**WHAT THE TASK REQUIRES:** Please continue the passage on how progestin potency is measured, picking up after its last sentence. The material that follows the passage is not part of it.

**SELECTED TEXT:**
((

Synthetic progestins are compounds which are capable of producing a secretory transformation of a proliferative (estrogen primed) endometrium. Progestin activity and potency are, therefore, classically evaluated by examining endometrial effects. These are examined either directly by histological observation and chemical measurement (18), (19), (20), (21), (22) or indirectly by evaluating menstrual bleeding (23), (24), (25).

Pharmacological potency can only be determined for two or more pharmacologically active compounds when parallel log dose–response curves (or parallel log dose–response lines) can be obtained for the drugs being compared (1), (26). The relative potency is determined by the ratio of the doses which are found to have an equivalent effect. This has been difficult to achieve at times for all progestin models.

3.1. Histological, morphological and biochemical evaluation 

The methods used for the biological evaluation of progestin potency are summarized in Table 3. A brief historical background and evaluation of the different methods are considered. Ferin (1972) compared progestational activity on the endometrium in castrated women primed with 50μg ethinyl estradiol (EE2). The progestins were given for 5days after priming and then a biopsy taken. The comparative potency was determined by the degree of endometrial glycogen deposition produced (18). The relative potency of levonorgestrel (LNG) and norethindrone acetate (NEA) is shown in Table 4. Although other progestins were tested, this approach is no longer used, and will not be considered further.

Table 3. Clinical and biological methods of determination of progestin potency in women.

Table 4. Relative potency of commonly available progestins. Norethindrone=1.

LNG – levonorgestrel, NEA – norethindrone acetate, GTD – gestodene, DSG – desogestrel, NG – norgestimate, DRSP – drospirenone, The values for GTD are based on limited amount of data.

In her study Grant compared progestational activity of progestins at different doses combined with mestranol or EE2 administered from cycle day 5. The days of maximal glycogen deposition into subnuclear vacuoles produced by each dose of progestational compound were determined by biopsy at varying times after initiation of the hormone. These results differ from those of Ferin and are shown in Table 4. The different biopsy times explain why Grant’s results differ from Ferin’s (20). Surprisingly these studies are still widely quoted (9) although their findings have been superseded by more quantitative studies. Both these studies used 50μg estrogen as primer and have limited relevance to current oral contraceptives, which contain 35μg or lower doses of estrogen.

))

**AVAILABLE DATA:**

((

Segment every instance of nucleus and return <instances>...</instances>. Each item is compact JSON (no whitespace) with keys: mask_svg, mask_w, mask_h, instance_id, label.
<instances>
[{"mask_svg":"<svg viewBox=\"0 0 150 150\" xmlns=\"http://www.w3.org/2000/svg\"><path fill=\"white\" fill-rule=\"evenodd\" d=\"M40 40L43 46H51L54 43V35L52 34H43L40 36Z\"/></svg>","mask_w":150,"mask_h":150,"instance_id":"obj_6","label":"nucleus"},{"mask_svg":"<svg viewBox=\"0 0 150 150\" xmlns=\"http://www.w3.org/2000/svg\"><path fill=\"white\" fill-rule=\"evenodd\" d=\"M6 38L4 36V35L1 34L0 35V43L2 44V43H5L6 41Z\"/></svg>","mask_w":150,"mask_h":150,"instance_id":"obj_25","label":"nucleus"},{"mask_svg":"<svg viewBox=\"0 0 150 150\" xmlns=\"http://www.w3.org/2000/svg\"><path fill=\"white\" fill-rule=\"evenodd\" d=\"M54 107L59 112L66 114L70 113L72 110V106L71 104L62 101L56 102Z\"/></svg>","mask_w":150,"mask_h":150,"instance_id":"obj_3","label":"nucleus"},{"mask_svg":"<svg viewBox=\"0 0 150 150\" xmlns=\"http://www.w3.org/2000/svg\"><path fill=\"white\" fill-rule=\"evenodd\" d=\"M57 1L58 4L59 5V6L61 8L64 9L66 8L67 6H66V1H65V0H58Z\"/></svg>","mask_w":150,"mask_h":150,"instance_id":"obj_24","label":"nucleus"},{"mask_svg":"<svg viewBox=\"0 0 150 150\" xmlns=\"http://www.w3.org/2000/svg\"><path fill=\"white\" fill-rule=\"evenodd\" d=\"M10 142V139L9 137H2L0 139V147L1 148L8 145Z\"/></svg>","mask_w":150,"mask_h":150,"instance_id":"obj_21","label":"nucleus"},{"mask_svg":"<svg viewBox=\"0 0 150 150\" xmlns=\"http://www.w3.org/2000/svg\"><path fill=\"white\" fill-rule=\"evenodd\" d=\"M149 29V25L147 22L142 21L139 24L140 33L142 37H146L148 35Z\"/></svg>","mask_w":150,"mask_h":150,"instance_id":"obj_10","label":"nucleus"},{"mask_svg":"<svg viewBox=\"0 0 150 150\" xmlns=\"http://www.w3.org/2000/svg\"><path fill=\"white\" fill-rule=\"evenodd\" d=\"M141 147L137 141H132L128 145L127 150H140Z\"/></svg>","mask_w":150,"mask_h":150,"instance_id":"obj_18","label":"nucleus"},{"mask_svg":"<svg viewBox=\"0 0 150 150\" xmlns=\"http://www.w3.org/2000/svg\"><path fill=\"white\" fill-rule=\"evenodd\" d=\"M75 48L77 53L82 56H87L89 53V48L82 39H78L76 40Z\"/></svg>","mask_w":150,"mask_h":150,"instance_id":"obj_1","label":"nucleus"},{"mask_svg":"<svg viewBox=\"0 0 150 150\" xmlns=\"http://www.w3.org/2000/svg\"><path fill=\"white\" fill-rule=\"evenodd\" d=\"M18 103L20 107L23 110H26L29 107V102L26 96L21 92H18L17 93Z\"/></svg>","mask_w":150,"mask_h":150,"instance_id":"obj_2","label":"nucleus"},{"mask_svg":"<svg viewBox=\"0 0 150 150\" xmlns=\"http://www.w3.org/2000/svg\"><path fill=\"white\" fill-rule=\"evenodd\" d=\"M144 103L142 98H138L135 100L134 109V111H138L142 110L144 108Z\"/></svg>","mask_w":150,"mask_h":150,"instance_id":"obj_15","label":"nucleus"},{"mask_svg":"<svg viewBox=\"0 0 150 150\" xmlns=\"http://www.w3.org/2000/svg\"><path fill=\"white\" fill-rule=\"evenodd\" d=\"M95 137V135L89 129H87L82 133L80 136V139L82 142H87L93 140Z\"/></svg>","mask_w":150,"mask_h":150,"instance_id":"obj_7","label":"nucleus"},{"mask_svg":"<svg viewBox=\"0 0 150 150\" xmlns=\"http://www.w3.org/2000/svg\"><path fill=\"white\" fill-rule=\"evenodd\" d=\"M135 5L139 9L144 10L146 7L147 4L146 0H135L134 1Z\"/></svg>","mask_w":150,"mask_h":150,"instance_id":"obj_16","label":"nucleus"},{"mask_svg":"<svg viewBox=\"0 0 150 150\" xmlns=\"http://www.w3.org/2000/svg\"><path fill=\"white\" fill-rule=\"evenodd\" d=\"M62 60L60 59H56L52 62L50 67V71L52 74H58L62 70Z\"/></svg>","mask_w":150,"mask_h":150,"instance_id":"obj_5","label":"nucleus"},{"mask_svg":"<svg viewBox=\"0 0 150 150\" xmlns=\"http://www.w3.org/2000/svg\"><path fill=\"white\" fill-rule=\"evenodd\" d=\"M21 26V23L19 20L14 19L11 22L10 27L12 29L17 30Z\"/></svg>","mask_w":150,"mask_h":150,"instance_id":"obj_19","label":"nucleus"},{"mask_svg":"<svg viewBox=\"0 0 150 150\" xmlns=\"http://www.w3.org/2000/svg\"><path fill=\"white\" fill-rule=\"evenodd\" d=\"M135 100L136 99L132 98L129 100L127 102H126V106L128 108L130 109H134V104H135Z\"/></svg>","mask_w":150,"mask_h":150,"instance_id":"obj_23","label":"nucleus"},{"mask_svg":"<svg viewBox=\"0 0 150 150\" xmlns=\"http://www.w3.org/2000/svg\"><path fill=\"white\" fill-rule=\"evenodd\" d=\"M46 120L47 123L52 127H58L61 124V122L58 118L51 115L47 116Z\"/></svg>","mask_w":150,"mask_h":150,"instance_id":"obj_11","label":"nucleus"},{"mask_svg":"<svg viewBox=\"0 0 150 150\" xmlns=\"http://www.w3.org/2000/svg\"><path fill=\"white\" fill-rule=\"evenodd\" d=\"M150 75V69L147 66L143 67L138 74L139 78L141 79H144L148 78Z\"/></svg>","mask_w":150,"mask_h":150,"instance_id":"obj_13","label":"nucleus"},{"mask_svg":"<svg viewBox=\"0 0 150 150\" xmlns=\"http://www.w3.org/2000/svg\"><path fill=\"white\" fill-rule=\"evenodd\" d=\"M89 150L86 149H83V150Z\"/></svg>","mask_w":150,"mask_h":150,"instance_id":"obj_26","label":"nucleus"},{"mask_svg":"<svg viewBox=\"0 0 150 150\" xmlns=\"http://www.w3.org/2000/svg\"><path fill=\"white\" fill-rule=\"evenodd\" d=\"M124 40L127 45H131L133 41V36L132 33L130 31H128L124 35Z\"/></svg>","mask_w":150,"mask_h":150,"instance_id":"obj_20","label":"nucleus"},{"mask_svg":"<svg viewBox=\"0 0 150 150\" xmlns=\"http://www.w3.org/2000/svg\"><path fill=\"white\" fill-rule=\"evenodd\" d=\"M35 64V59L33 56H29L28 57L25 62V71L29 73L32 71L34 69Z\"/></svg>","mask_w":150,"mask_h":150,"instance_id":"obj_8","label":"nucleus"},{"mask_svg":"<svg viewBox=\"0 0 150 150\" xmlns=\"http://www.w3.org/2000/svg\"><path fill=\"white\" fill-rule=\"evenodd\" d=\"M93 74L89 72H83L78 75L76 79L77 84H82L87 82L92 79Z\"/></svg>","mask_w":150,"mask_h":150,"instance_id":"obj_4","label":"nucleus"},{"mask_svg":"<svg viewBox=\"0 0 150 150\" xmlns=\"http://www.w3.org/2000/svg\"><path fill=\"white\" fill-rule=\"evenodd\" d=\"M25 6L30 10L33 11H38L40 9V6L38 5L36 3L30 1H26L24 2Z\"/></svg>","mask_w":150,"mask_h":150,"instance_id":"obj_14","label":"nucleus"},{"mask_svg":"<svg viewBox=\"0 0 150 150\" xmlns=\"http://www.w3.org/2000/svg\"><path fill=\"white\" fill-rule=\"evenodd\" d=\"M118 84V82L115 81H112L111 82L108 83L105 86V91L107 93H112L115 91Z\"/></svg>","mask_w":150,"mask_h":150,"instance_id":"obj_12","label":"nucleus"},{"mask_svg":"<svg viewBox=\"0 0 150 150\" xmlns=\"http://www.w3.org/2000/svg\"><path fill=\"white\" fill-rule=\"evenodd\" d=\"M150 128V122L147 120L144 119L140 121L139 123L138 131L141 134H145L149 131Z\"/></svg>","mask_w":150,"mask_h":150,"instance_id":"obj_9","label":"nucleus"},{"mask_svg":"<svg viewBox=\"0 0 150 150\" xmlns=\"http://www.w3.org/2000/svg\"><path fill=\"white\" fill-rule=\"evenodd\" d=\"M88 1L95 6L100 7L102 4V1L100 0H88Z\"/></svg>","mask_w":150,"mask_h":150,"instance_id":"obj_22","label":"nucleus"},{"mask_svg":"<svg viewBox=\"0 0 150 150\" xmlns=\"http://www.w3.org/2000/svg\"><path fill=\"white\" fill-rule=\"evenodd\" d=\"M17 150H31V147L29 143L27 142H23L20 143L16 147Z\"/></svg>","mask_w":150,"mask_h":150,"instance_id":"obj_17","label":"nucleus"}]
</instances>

))

**OUTPUT OF THE EXERCISE:**
King and Whitehead examined endometrial histological and biochemical changes in response to various progestins in equine estrogen primed endometrium in postmenopausal women (21). They calculated progestin effects on epithelial morphological features by summating the appearance of secretory histologic features, subnuclear glycogen, giant mitochondria and the nuclear channel system. They also examined the effects of progestins on soluble and nuclear estradiol receptors and on isocitric and estradiol dehydrogenases and protein and deoxyriboncleic acid (DNA) synthesis.

The dose of progestin required to elicit responses similar to those seen in premenopausal secretory endometrium was assessed for each parameter and the relative potencies calculated. They found LNG to be eight times more potent than norethindrone (NE) (Table 4).

Byrjalsen and co-workers evaluated the effect of 17β-estradiol followed by gestodene (GTD) on the postmenopausal endometrium (22). They did this by monitoring the levels of placental protein 14 (PP14) which is synthesized in the glandular epithelial cells of the secretory phase endometrium and reflects the secretory activity of the endometrium. In their study GTD was 20 times more potent than NE (Table 4). These studies must be seen as semi-quantitative rather than quantitative as only the biochemical data gave true dose–response curves.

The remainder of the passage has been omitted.